If enough of the punditry retreat, their fear could become self-fulfilling. The authoritarian psyche can sense fear and exploit it, a situation that suggests the far-right and center-left in this country are playing out yet another Stockholm syndrome.

It is unnecessary to further deconstruct Chait’s bold counsel of passivity; Brian Beutler has already done an admirable job. What intrigued me, however, is that Beutler states, without saying precisely why he believes it, that Chait's argument is based in fear.

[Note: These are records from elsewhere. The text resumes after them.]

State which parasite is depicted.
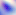
Toxoplasma gondii.

Micrograph. Captured at 400x magnification.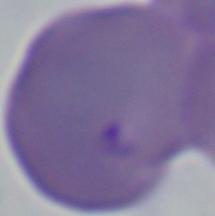

modality = micrograph
magnification = 1000x
identification = BabesiaIdentify the cell.
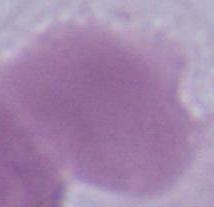
This is an erythrocyte.

modality = photomicrograph
magnification = 1000x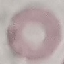

Result: no malaria parasites detected. Giemsa-stained preparation. Thin blood smear. Automatically extracted cell patch, resized to 64 × 64 pixels. Photographed with a smartphone camera at the microscope eyepiece.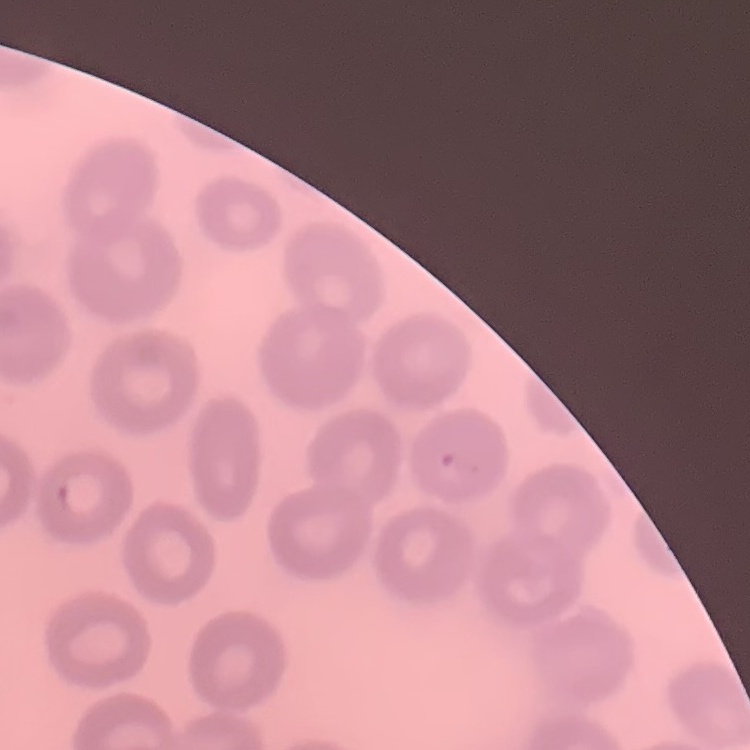
erythrocyte morphology = no rouleaux formation
stain = Field's or Giemsa
preparation = thin peripheral smear
image type = square crop of a larger photomicrograph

I think he is correct, but his assertion needs expansion if we are to grasp the full implications of Chait’s thinking and those who agree with him.

Fear is certainly implicit in the cringing quality of Chait’s entire argument, and strongly suggested by his final paragraph: “It is going to be difficult to convince the American public that throwing a popular candidate off the ballot after it’s too late for his party to course-correct is the definition of democracy. Even if it were to succeed, it would bring the kind of short-term victory we might eventually come to regret.”

Why might we regret it? Why not spell out the reason? I suspect (although I can’t prove) that liberal pundits like Chait — who has a public reputation and a record of political advocacy — are consciously or subconsciously afraid of being identified and physically attacked by Trump supporters, or at a minimum afraid of massive violence in the country should Trump be disqualified. By virtue of being visible Trump opponents, they personally stand exposed to the “retribution” he has explicitly promised.

If Chait’s line of argument is fear-based, as Beutler believes, and if the underlying fear is that Trump’s followers could commit serious violence over disqualification, then why is there any reason to believe they wouldn’t behave in exactly the same way if Trump loses the election in 2024? Trump has already made it clear he won’t accept any result that does not mean victory for him.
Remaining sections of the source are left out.